[What is being asked]:
Copy out the lines starting at the one containing "How far is dense" and ending at the one containing "5405 inches", with both of those lines included. Keep every line the same as it appears.

[Scene-based question records]:
::::

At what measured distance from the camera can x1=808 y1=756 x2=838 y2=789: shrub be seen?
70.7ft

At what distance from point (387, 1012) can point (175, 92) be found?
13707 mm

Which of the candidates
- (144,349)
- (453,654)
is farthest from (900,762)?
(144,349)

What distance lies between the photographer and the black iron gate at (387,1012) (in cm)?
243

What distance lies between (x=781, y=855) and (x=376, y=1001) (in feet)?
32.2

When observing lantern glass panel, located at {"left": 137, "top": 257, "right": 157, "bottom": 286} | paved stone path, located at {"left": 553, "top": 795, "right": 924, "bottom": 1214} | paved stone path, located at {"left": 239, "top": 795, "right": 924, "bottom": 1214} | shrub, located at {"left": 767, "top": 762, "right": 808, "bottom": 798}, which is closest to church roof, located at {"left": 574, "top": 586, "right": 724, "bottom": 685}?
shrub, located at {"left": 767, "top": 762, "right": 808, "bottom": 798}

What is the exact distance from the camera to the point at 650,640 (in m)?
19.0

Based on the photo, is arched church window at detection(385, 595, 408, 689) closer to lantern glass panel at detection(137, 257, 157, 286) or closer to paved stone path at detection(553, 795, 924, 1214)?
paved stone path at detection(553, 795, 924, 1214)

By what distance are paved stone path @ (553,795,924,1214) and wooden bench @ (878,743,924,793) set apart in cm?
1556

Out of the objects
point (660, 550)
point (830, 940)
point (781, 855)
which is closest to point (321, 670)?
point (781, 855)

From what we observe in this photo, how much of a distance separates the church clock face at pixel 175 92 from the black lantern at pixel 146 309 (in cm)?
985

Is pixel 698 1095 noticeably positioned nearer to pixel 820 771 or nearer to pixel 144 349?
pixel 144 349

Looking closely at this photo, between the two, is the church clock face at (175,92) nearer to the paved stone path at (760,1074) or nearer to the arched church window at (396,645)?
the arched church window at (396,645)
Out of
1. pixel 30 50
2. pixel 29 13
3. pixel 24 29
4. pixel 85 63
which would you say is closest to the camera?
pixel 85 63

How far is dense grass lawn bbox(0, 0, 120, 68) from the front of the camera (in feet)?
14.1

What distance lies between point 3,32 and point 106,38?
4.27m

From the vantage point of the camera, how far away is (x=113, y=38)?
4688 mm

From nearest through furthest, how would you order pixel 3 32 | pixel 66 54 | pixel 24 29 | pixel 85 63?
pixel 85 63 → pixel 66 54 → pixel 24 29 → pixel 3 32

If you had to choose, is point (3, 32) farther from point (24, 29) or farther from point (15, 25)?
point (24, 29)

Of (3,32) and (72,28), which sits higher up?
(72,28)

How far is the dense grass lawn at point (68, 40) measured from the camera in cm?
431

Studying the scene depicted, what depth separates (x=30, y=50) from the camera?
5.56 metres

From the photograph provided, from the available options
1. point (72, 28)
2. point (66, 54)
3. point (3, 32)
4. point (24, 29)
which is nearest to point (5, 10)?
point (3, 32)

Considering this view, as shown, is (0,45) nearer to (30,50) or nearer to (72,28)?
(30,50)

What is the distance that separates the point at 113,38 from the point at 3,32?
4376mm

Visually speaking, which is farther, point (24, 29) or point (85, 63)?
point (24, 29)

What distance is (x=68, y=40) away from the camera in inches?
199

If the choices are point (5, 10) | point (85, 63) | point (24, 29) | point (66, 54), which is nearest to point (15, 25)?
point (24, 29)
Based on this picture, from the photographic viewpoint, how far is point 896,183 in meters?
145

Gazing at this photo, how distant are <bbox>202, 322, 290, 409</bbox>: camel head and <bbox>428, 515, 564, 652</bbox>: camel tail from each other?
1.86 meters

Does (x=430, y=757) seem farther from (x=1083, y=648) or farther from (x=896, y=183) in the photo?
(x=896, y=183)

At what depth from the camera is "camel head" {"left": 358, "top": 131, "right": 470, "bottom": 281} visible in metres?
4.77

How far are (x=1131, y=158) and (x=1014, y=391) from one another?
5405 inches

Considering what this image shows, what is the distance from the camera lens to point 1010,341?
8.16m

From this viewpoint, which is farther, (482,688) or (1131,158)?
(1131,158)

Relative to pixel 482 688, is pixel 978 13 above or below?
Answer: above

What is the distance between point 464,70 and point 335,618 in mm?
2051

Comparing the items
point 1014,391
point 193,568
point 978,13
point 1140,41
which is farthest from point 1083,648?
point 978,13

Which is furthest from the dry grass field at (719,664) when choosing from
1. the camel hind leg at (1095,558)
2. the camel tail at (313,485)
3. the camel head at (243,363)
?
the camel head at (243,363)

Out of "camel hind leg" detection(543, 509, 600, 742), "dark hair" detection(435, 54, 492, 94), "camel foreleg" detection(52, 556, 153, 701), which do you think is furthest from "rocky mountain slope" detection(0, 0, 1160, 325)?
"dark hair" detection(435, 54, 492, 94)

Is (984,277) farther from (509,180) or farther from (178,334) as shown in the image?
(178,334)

::::

[Response to this task]:
How far is dense grass lawn bbox(0, 0, 120, 68) from the front of the camera (in feet)?
14.1

What distance lies between point 3,32 and point 106,38?
4.27m

From the vantage point of the camera, how far away is (x=113, y=38)?
4688 mm

From nearest through furthest, how would you order pixel 3 32 | pixel 66 54 | pixel 24 29 | pixel 85 63?
pixel 85 63 → pixel 66 54 → pixel 24 29 → pixel 3 32

If you had to choose, is point (3, 32) farther from point (24, 29) or farther from point (15, 25)?
point (24, 29)

Of (3,32) and (72,28), which sits higher up?
(72,28)

How far is the dense grass lawn at point (68, 40) measured from the camera in cm?
431

Studying the scene depicted, what depth separates (x=30, y=50) from the camera?
5.56 metres

From the photograph provided, from the available options
1. point (72, 28)
2. point (66, 54)
3. point (3, 32)
4. point (24, 29)
which is nearest to point (5, 10)?
point (3, 32)

Considering this view, as shown, is (0,45) nearer to (30,50) or nearer to (72,28)?
(30,50)

What is the distance that separates the point at 113,38 from the point at 3,32?
4376mm

Visually speaking, which is farther, point (24, 29) or point (85, 63)?
point (24, 29)

What distance is (x=68, y=40) away from the camera in inches?
199

If the choices are point (5, 10) | point (85, 63) | point (24, 29) | point (66, 54), which is nearest to point (15, 25)?
point (24, 29)
Based on this picture, from the photographic viewpoint, how far is point 896,183 in meters?
145

Gazing at this photo, how distant are <bbox>202, 322, 290, 409</bbox>: camel head and <bbox>428, 515, 564, 652</bbox>: camel tail from each other?
1.86 meters

Does (x=430, y=757) seem farther from (x=1083, y=648) or farther from (x=896, y=183) in the photo?
(x=896, y=183)

At what depth from the camera is "camel head" {"left": 358, "top": 131, "right": 470, "bottom": 281} visible in metres?
4.77

How far are (x=1131, y=158) and (x=1014, y=391) from one another?
5405 inches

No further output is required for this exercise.